PROBLEM TO SOLVE: A faithful transcription of all lines below is the expected answer.

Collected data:
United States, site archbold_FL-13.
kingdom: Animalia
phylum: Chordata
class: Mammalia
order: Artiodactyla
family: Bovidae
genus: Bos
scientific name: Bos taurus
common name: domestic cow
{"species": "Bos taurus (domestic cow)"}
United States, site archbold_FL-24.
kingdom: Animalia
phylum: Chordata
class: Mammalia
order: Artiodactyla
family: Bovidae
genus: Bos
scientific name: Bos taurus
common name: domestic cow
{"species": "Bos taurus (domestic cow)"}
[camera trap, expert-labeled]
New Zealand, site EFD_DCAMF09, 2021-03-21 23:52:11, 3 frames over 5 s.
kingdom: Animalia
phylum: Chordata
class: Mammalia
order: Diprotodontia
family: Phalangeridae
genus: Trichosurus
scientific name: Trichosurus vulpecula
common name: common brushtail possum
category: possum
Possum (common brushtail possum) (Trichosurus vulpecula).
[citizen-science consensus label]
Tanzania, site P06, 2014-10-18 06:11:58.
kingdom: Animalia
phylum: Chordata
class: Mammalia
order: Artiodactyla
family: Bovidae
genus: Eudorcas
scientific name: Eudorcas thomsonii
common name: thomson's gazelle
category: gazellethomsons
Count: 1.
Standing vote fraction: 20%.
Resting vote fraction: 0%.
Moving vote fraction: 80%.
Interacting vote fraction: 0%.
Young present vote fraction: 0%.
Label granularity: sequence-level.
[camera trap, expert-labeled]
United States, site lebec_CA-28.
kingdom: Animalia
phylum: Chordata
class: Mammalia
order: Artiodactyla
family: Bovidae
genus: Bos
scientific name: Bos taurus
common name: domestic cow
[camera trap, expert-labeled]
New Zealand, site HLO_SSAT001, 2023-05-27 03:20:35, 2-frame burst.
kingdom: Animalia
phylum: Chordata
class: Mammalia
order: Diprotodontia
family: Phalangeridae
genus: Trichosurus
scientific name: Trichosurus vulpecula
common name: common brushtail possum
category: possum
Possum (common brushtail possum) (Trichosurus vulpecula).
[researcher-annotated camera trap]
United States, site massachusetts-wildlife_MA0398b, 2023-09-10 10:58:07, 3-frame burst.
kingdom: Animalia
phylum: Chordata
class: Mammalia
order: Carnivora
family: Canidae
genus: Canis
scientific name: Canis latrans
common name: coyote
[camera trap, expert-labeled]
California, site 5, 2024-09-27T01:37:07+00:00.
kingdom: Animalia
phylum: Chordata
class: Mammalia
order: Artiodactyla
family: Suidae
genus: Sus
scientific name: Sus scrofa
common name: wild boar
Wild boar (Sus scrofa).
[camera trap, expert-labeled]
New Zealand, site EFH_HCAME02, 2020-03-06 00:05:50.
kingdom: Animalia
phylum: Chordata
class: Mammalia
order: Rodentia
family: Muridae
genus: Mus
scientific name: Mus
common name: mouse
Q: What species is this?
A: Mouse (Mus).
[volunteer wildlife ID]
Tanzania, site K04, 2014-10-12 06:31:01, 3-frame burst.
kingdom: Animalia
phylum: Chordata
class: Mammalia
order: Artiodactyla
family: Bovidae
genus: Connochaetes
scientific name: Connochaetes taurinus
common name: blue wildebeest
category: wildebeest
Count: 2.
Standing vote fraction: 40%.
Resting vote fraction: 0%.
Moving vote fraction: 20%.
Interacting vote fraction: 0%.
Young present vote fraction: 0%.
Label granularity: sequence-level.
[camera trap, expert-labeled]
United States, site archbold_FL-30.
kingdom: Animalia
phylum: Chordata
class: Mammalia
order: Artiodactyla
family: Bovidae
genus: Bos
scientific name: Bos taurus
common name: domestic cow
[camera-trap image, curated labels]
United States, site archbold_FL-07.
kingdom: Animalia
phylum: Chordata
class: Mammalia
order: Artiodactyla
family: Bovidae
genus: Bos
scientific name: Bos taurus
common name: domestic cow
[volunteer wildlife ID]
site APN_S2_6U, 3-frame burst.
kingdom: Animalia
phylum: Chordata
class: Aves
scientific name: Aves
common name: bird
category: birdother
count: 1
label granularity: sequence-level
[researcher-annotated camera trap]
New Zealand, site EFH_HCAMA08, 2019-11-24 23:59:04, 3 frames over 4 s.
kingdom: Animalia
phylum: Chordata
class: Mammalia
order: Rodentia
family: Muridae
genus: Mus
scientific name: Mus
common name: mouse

RESULT FOR THIS EXERCISE:
United States, site archbold_FL-13.
kingdom: Animalia
phylum: Chordata
class: Mammalia
order: Artiodactyla
family: Bovidae
genus: Bos
scientific name: Bos taurus
common name: domestic cow
{"species": "Bos taurus (domestic cow)"}
United States, site archbold_FL-24.
kingdom: Animalia
phylum: Chordata
class: Mammalia
order: Artiodactyla
family: Bovidae
genus: Bos
scientific name: Bos taurus
common name: domestic cow
{"species": "Bos taurus (domestic cow)"}
[camera trap, expert-labeled]
New Zealand, site EFD_DCAMF09, 2021-03-21 23:52:11, 3 frames over 5 s.
kingdom: Animalia
phylum: Chordata
class: Mammalia
order: Diprotodontia
family: Phalangeridae
genus: Trichosurus
scientific name: Trichosurus vulpecula
common name: common brushtail possum
category: possum
Possum (common brushtail possum) (Trichosurus vulpecula).
[citizen-science consensus label]
Tanzania, site P06, 2014-10-18 06:11:58.
kingdom: Animalia
phylum: Chordata
class: Mammalia
order: Artiodactyla
family: Bovidae
genus: Eudorcas
scientific name: Eudorcas thomsonii
common name: thomson's gazelle
category: gazellethomsons
Count: 1.
Standing vote fraction: 20%.
Resting vote fraction: 0%.
Moving vote fraction: 80%.
Interacting vote fraction: 0%.
Young present vote fraction: 0%.
Label granularity: sequence-level.
[camera trap, expert-labeled]
United States, site lebec_CA-28.
kingdom: Animalia
phylum: Chordata
class: Mammalia
order: Artiodactyla
family: Bovidae
genus: Bos
scientific name: Bos taurus
common name: domestic cow
[camera trap, expert-labeled]
New Zealand, site HLO_SSAT001, 2023-05-27 03:20:35, 2-frame burst.
kingdom: Animalia
phylum: Chordata
class: Mammalia
order: Diprotodontia
family: Phalangeridae
genus: Trichosurus
scientific name: Trichosurus vulpecula
common name: common brushtail possum
category: possum
Possum (common brushtail possum) (Trichosurus vulpecula).
[researcher-annotated camera trap]
United States, site massachusetts-wildlife_MA0398b, 2023-09-10 10:58:07, 3-frame burst.
kingdom: Animalia
phylum: Chordata
class: Mammalia
order: Carnivora
family: Canidae
genus: Canis
scientific name: Canis latrans
common name: coyote
[camera trap, expert-labeled]
California, site 5, 2024-09-27T01:37:07+00:00.
kingdom: Animalia
phylum: Chordata
class: Mammalia
order: Artiodactyla
family: Suidae
genus: Sus
scientific name: Sus scrofa
common name: wild boar
Wild boar (Sus scrofa).
[camera trap, expert-labeled]
New Zealand, site EFH_HCAME02, 2020-03-06 00:05:50.
kingdom: Animalia
phylum: Chordata
class: Mammalia
order: Rodentia
family: Muridae
genus: Mus
scientific name: Mus
common name: mouse
Q: What species is this?
A: Mouse (Mus).
[volunteer wildlife ID]
Tanzania, site K04, 2014-10-12 06:31:01, 3-frame burst.
kingdom: Animalia
phylum: Chordata
class: Mammalia
order: Artiodactyla
family: Bovidae
genus: Connochaetes
scientific name: Connochaetes taurinus
common name: blue wildebeest
category: wildebeest
Count: 2.
Standing vote fraction: 40%.
Resting vote fraction: 0%.
Moving vote fraction: 20%.
Interacting vote fraction: 0%.
Young present vote fraction: 0%.
Label granularity: sequence-level.
[camera trap, expert-labeled]
United States, site archbold_FL-30.
kingdom: Animalia
phylum: Chordata
class: Mammalia
order: Artiodactyla
family: Bovidae
genus: Bos
scientific name: Bos taurus
common name: domestic cow
[camera-trap image, curated labels]
United States, site archbold_FL-07.
kingdom: Animalia
phylum: Chordata
class: Mammalia
order: Artiodactyla
family: Bovidae
genus: Bos
scientific name: Bos taurus
common name: domestic cow
[volunteer wildlife ID]
site APN_S2_6U, 3-frame burst.
kingdom: Animalia
phylum: Chordata
class: Aves
scientific name: Aves
common name: bird
category: birdother
count: 1
label granularity: sequence-level
[researcher-annotated camera trap]
New Zealand, site EFH_HCAMA08, 2019-11-24 23:59:04, 3 frames over 4 s.
kingdom: Animalia
phylum: Chordata
class: Mammalia
order: Rodentia
family: Muridae
genus: Mus
scientific name: Mus
common name: mouse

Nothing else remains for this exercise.